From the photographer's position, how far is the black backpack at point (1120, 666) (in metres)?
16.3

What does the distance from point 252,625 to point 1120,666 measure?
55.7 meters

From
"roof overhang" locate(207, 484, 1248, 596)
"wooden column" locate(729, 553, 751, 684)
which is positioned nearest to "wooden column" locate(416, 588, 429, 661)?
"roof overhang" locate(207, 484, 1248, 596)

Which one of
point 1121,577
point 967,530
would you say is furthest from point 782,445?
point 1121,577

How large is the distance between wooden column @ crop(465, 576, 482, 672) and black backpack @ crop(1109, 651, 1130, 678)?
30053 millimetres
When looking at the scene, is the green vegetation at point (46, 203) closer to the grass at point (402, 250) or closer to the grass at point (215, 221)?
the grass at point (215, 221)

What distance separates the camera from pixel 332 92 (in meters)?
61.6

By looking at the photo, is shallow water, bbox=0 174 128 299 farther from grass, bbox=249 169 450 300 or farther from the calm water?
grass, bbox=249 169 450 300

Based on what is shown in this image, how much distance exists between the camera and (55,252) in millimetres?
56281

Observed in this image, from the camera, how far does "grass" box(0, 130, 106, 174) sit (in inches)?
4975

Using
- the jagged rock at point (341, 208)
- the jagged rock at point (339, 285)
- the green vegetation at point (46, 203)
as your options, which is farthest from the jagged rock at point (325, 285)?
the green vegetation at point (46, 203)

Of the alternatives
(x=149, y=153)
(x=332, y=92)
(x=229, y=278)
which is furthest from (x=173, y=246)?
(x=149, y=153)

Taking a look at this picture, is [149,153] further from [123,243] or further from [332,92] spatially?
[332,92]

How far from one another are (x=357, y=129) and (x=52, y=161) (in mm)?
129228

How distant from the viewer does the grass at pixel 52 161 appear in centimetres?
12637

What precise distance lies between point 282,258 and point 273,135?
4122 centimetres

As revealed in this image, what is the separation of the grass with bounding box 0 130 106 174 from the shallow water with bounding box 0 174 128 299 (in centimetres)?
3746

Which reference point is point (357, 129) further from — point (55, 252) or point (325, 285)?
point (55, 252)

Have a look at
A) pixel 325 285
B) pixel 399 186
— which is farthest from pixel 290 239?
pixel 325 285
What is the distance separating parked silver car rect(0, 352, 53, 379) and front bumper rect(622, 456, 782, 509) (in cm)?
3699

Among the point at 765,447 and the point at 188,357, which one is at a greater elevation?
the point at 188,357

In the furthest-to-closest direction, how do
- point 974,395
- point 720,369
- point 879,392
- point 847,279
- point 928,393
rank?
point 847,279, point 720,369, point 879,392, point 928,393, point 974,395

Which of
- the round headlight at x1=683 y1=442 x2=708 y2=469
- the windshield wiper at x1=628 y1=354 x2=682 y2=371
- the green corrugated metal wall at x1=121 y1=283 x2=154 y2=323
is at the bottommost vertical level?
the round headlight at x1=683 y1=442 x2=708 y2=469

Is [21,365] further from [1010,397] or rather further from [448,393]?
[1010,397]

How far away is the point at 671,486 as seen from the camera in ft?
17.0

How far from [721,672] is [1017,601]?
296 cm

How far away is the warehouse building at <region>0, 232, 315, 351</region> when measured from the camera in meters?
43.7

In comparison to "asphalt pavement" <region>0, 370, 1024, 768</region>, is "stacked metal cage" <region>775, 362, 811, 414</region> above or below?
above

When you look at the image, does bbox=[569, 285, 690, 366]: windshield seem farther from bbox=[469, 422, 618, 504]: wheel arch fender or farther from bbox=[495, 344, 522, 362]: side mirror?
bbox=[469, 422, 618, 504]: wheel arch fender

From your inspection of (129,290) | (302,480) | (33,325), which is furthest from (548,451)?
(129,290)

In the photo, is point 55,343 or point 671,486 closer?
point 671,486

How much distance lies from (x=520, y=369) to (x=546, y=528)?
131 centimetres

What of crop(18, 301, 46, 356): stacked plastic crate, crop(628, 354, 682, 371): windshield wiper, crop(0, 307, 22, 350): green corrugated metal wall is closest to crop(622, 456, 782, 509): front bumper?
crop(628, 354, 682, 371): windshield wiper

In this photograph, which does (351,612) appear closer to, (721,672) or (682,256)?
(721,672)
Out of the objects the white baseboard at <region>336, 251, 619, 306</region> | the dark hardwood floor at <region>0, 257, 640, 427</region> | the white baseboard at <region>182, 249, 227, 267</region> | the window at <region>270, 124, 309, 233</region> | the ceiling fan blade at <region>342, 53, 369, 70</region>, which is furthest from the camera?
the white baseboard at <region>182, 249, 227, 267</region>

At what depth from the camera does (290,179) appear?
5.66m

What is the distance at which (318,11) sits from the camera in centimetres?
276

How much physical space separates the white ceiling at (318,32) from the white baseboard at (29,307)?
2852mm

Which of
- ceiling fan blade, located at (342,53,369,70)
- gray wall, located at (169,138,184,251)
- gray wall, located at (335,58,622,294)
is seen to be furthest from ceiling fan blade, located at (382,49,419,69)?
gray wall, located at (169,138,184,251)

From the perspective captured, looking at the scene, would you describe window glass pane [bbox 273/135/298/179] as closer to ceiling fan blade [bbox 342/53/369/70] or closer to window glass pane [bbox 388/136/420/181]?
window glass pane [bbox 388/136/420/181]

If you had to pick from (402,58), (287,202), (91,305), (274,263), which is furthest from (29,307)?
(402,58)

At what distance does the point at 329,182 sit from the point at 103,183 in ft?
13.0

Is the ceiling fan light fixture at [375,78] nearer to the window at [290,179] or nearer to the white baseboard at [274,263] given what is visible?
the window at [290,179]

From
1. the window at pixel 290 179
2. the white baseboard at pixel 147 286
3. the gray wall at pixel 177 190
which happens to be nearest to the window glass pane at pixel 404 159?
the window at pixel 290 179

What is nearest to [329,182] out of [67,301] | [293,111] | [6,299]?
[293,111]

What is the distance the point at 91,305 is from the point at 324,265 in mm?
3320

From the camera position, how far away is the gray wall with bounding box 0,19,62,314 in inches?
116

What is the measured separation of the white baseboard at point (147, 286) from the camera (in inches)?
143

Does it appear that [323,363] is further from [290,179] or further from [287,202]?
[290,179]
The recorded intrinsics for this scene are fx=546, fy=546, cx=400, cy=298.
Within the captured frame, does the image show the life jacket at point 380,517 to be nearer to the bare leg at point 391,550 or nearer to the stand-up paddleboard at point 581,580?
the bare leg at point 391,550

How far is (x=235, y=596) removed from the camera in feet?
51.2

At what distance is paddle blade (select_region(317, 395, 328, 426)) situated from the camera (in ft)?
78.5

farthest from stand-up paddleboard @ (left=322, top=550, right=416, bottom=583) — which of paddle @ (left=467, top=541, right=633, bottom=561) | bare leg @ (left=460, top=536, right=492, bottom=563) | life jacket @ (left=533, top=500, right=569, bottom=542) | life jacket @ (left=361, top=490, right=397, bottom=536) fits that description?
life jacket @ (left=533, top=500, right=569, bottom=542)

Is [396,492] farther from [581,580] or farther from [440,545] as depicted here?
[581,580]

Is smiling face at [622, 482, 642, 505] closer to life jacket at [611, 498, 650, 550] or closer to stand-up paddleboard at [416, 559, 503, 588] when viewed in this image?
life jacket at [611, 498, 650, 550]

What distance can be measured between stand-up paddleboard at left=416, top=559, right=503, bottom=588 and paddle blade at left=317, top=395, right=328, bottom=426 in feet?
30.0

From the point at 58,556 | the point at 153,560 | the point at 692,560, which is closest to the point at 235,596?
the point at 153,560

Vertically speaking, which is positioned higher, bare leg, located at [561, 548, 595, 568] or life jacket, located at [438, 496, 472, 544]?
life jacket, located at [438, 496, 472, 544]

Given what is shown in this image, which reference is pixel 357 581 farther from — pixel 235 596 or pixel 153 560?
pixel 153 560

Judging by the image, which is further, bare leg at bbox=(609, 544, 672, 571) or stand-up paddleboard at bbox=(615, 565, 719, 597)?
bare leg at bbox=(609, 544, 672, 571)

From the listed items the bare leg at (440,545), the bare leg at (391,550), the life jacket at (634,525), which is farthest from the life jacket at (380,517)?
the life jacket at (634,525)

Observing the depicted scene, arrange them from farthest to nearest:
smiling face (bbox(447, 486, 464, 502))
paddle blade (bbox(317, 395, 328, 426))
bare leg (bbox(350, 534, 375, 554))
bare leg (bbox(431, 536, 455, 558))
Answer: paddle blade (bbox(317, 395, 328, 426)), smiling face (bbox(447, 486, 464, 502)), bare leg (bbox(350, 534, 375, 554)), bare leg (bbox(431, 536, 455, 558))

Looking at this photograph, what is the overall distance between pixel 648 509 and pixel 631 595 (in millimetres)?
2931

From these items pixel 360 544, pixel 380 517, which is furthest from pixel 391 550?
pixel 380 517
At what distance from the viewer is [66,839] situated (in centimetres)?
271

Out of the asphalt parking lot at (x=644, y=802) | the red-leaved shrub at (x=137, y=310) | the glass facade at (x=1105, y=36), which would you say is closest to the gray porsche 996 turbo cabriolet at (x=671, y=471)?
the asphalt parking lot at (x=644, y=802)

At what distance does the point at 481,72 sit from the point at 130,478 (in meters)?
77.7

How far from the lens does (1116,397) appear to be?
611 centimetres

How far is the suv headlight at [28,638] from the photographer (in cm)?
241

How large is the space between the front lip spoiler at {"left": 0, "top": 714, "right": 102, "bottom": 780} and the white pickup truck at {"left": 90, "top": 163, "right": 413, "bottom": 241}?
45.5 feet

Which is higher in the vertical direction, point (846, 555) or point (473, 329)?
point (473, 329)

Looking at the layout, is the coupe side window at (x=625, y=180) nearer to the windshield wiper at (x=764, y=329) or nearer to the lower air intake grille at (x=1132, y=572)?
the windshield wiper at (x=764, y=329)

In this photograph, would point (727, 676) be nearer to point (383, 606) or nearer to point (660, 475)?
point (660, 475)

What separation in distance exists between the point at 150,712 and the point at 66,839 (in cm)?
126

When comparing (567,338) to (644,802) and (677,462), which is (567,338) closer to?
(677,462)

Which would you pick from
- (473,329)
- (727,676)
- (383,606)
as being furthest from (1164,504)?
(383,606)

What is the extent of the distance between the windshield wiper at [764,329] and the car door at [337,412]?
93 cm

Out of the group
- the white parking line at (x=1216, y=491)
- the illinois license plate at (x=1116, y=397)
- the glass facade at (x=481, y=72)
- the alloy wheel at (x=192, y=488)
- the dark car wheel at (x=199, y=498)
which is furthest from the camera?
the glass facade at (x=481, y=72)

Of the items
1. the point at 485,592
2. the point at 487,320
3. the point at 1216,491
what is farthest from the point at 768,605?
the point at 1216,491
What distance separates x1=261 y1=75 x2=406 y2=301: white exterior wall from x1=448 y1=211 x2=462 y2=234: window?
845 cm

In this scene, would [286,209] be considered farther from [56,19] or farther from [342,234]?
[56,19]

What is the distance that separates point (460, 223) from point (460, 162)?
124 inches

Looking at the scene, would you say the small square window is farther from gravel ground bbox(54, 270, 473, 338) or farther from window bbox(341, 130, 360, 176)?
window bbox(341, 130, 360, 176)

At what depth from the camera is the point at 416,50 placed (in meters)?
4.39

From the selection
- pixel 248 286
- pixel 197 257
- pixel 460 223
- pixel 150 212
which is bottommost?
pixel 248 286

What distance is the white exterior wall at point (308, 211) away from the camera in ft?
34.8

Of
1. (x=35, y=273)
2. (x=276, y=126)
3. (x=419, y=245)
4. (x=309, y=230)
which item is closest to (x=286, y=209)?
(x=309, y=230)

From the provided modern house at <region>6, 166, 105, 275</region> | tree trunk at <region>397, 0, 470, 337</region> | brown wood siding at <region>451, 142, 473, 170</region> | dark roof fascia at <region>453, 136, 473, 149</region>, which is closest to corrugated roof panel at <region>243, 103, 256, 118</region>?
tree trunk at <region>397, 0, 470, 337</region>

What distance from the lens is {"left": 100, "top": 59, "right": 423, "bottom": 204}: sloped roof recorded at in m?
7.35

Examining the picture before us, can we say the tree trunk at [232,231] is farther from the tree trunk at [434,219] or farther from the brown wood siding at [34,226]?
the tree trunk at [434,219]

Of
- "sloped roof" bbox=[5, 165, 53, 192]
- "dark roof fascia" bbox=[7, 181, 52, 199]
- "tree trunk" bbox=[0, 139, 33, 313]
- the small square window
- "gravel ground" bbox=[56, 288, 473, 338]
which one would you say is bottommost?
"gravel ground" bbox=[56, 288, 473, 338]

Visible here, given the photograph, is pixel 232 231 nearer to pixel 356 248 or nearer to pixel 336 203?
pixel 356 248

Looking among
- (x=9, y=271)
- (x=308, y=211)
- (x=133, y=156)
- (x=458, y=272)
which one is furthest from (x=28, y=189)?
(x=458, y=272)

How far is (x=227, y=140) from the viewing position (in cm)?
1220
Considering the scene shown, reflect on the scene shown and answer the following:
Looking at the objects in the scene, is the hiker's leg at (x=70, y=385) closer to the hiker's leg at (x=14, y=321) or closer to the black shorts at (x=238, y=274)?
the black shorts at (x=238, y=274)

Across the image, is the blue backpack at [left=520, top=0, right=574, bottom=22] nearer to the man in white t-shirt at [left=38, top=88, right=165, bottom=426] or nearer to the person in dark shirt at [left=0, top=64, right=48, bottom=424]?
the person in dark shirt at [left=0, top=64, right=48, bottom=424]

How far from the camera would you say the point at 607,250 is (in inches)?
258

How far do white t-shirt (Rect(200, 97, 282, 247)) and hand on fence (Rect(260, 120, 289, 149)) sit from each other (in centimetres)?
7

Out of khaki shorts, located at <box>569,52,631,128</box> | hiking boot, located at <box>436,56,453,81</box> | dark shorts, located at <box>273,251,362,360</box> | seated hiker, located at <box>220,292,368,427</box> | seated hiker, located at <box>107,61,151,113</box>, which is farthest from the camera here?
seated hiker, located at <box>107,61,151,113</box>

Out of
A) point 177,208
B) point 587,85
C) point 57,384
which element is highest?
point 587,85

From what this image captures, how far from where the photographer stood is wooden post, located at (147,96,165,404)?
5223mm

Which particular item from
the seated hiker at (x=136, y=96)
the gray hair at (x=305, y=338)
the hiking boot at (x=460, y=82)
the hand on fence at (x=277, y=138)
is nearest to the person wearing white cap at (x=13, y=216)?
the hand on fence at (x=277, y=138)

----------

## CHALLENGE
Retype the records between the line holding "How far from one" and the line holding "4122 centimetres", inclusive, with no changes.

## RESULT OF THE TASK
How far from one another are (x=357, y=129) and (x=52, y=161) (in mm)?
129228

How distant from the viewer does the grass at pixel 52 161 appear in centimetres?
12637

What precise distance lies between point 282,258 and point 273,135?
4122 centimetres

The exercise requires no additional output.